Agent Evaluation and Regression

Your agent instructions, skills, and hooks are code. Nobody tests them. They regress anyway.

In the companion repo's examples/eval-demo, one line added to AGENTS.md ("Prefer functions over classes for utility code") pushed the agent away from the project's conventions. The baseline output scores 9/9 and the drifted output scores 5/9.

Tests prove the code is right. They say nothing about whether the agent setup is right. That second loop is the one most teams are missing.

Sources: intent-engineering-for-coding-agents/cli examples/eval-demo/README.md (ongoing), the one-line AGENTS.md change and the drift symptoms described. intent-engineering-for-coding-agents/cli examples/eval-demo/score-baseline.txt and examples/eval-demo/score-after-drift.txt (ongoing), the 9/9 and 5/9 demo scores.

Two different feedback loops

The tests in the previous chapter close the loop between spec and implementation. A failing test says the code does not match the intent. Both sides of that comparison are concrete: the spec is a document, the test is executable, the implementation is the artifact under scrutiny.

The agent setup has no equivalent. AGENTS.md, the instruction files, the skill library, the hook configuration: these are inputs to the agent, not outputs of it. Their effect shows up only in the code the agent produces, one PR at a time, and only when someone is paying attention. A change to any of them that makes the agent measurably worse sits in the repo for weeks before anyone notices. A change that makes it slightly better is invisible by definition.

This is the open loop. Nothing in the toolchain closes it for you.

Sources: Anthropic, "Building effective agents" (Dec 2024), evaluation as part of an effective agent setup. ThoughtWorks, Technology Radar Vol 34 (April 2026), feedback control as the discipline the agentic era needs. Applying the loop to instruction files specifically is this book's synthesis.

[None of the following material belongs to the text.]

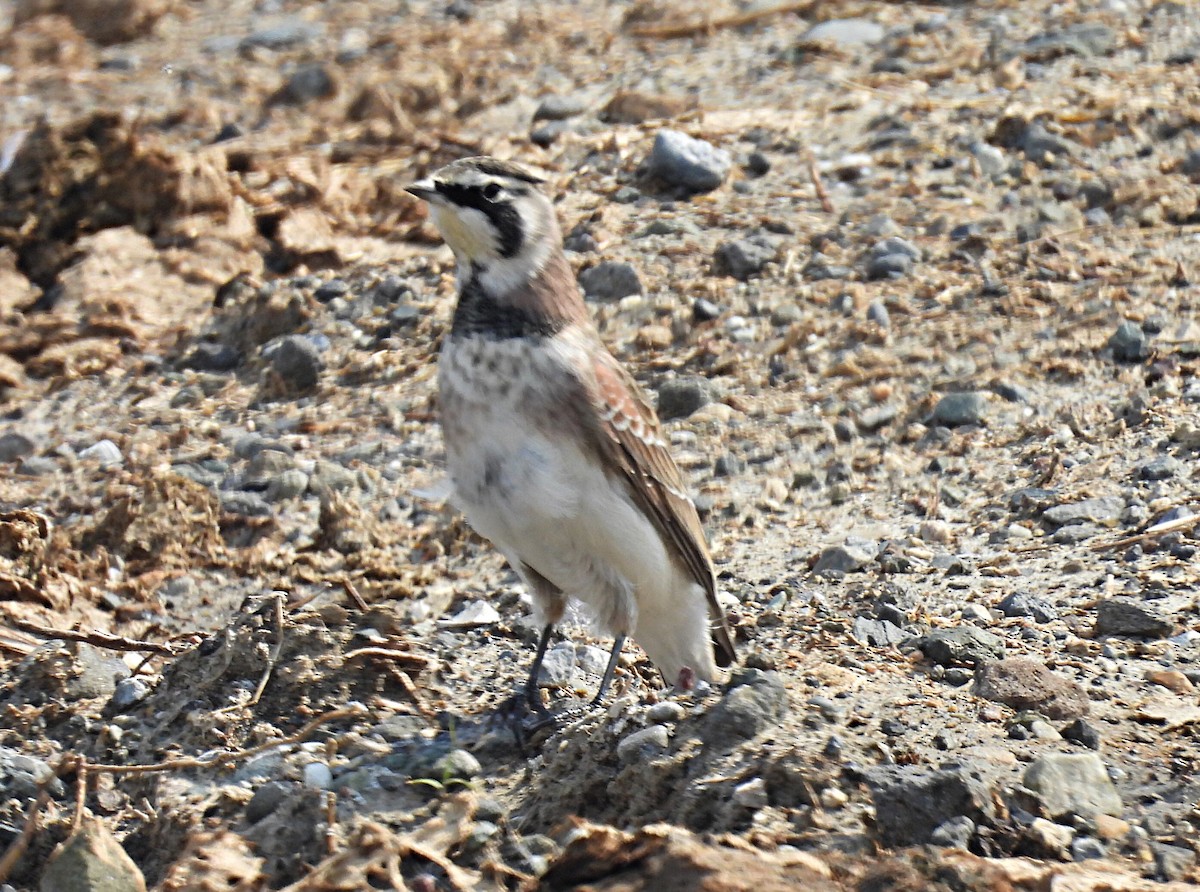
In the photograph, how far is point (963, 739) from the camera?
16.3 feet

Golden tests for the agent

A golden test for the agent is a fixed task with a known good output. The task is small enough to run in one session: a specific repo state, a specific spec, a specific change to make. It does not check the exact code the agent writes. The agent rarely produces the same file twice, and a test demanding byte-for-byte equality breaks on the first rewording. A golden test pins down a set of structural properties instead, and a check verifies them.

The companion repo's eval demo includes a task file with a plain instruction:

text

Ask the agent to implement the create_user endpoint for the user
service, following the instructions in AGENTS.md. Verify that the
agent used a class-based design and placed validation in the
service layer.

The check that grades it does not read the code for style. It asks yes-or-no questions against the files the agent wrote:

yaml

task: "Service uses class-based design with validation in the service layer"
checks:
  - id: service-file-exists
    type: file_exists
    path: src/user_service.py
  - id: service-uses-class
    type: file_contains
    file: src/user_service.py
    pattern: "^class "
  - id: validation-in-service
    type: file_contains
    file: src/user_service.py
    pattern: "_validate"

Three properties, three unambiguous answers: did the file exist, did the agent define a class, did it put validation behind a _validate method. Run the same task against two versions of the agent instructions, and the answers move. That movement is the signal.

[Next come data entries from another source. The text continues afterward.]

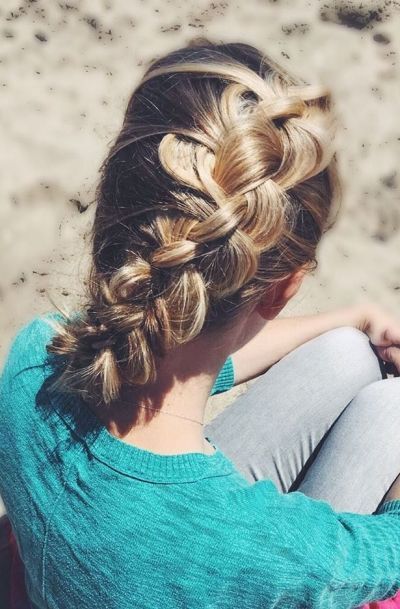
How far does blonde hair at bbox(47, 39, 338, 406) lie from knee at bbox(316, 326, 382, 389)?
0.53m

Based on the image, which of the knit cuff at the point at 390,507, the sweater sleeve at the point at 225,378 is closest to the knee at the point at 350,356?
the sweater sleeve at the point at 225,378

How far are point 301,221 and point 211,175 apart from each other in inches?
5.5

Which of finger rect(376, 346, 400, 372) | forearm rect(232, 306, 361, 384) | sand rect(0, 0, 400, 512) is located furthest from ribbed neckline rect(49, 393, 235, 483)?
sand rect(0, 0, 400, 512)

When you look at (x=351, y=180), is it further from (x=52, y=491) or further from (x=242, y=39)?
(x=52, y=491)

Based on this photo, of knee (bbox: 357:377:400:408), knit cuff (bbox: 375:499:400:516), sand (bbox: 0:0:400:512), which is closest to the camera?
knit cuff (bbox: 375:499:400:516)

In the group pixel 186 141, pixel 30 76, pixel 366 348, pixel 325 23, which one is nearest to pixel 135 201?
pixel 186 141

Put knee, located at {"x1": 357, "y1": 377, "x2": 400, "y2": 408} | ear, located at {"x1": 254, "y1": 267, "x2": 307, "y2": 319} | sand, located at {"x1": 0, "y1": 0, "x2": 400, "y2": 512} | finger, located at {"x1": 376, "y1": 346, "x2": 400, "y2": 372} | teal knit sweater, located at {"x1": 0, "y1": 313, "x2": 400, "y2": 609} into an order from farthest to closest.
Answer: sand, located at {"x1": 0, "y1": 0, "x2": 400, "y2": 512}
finger, located at {"x1": 376, "y1": 346, "x2": 400, "y2": 372}
knee, located at {"x1": 357, "y1": 377, "x2": 400, "y2": 408}
ear, located at {"x1": 254, "y1": 267, "x2": 307, "y2": 319}
teal knit sweater, located at {"x1": 0, "y1": 313, "x2": 400, "y2": 609}

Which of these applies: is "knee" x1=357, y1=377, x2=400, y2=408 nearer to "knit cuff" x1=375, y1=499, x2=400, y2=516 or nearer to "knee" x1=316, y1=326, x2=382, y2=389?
"knee" x1=316, y1=326, x2=382, y2=389

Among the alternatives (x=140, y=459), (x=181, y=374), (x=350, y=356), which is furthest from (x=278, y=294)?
(x=350, y=356)

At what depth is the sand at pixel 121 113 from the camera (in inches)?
78.8

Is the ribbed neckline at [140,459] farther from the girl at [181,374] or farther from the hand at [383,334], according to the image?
the hand at [383,334]

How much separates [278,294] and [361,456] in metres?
0.43

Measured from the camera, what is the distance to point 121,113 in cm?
224

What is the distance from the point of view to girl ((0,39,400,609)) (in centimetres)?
81
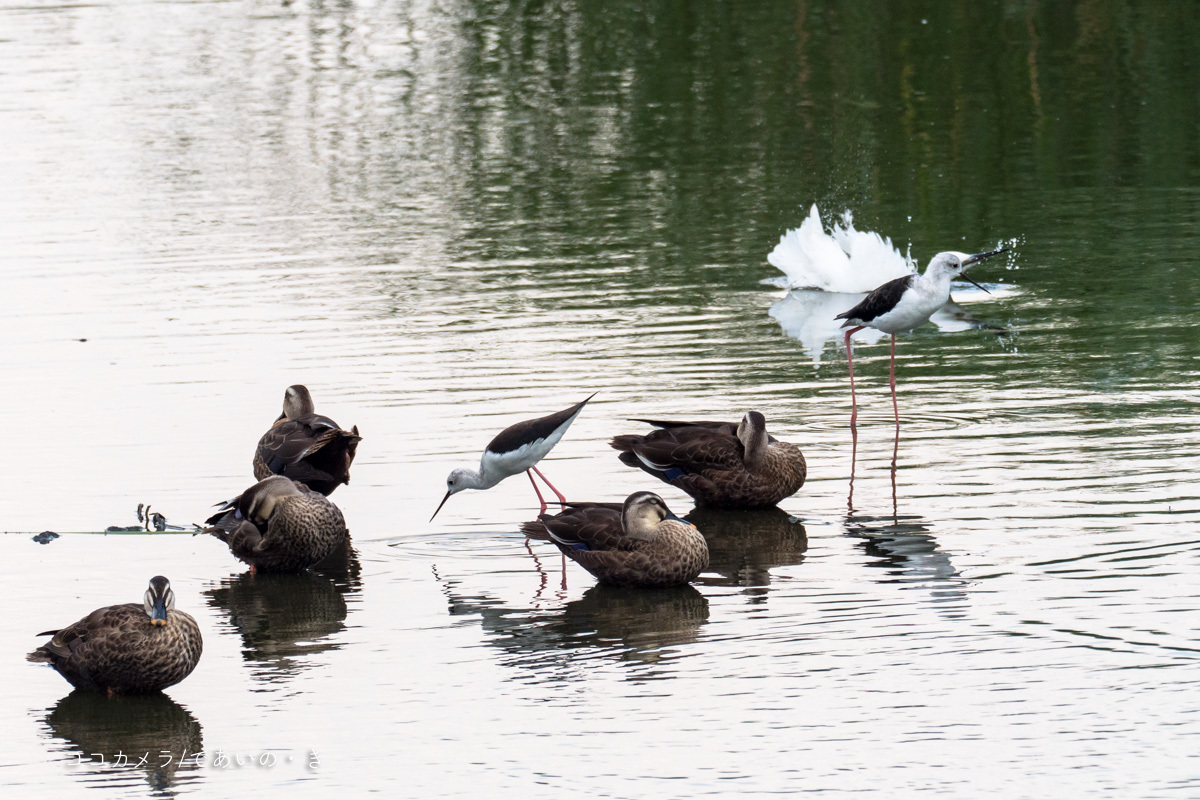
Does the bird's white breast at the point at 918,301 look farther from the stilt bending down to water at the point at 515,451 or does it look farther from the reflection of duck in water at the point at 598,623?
the reflection of duck in water at the point at 598,623

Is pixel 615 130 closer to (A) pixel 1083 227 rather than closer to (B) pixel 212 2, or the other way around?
(A) pixel 1083 227

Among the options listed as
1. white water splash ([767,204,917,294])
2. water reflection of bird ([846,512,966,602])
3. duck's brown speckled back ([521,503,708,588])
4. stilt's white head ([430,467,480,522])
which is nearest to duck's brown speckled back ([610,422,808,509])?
water reflection of bird ([846,512,966,602])

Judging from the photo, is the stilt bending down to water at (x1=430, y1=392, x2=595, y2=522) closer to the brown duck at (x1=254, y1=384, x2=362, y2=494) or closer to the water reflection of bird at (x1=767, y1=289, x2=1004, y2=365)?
the brown duck at (x1=254, y1=384, x2=362, y2=494)

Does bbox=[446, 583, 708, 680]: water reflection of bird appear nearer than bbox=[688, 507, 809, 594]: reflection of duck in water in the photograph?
Yes

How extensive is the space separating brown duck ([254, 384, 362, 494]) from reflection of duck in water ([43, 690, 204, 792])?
125 inches

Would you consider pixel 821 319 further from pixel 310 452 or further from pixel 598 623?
pixel 598 623

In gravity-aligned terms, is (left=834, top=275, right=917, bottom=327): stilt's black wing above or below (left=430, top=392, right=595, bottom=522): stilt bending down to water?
above

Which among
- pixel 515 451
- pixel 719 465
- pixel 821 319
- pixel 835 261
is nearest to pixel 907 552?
pixel 719 465

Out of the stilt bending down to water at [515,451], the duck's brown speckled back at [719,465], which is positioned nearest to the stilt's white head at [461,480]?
the stilt bending down to water at [515,451]

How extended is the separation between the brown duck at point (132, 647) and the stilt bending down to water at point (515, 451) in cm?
265

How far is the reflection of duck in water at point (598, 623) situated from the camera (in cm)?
972

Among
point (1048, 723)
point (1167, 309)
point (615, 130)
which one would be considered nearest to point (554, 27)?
point (615, 130)

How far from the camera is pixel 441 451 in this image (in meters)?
13.8

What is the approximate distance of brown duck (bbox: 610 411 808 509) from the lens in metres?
12.3
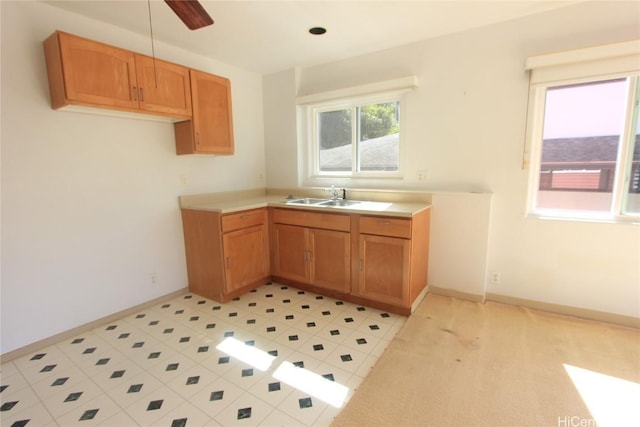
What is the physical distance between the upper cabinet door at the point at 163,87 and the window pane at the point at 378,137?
1.78 meters

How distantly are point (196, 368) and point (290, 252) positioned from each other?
1.42 metres

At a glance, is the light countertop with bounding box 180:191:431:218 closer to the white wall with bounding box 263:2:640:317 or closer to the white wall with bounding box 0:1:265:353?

A handful of these tasks is the eval set, each covering a workflow the team relies on. Start with a set small enough to re-run by hand. Every task follows the pattern above: start from a fixed repo state, implement the spec, then grade the output against the properties it must satisfy.

The score is the count of properties satisfied. A score that drops on a configuration change is a regression with nothing to do with the code under test. The eval-set shape and the structural-check format here are this book's convention, not a settled standard. Hightower's survey of spec-driven tooling names evaluation as a gap across the tools he compares, and it does not prescribe a format.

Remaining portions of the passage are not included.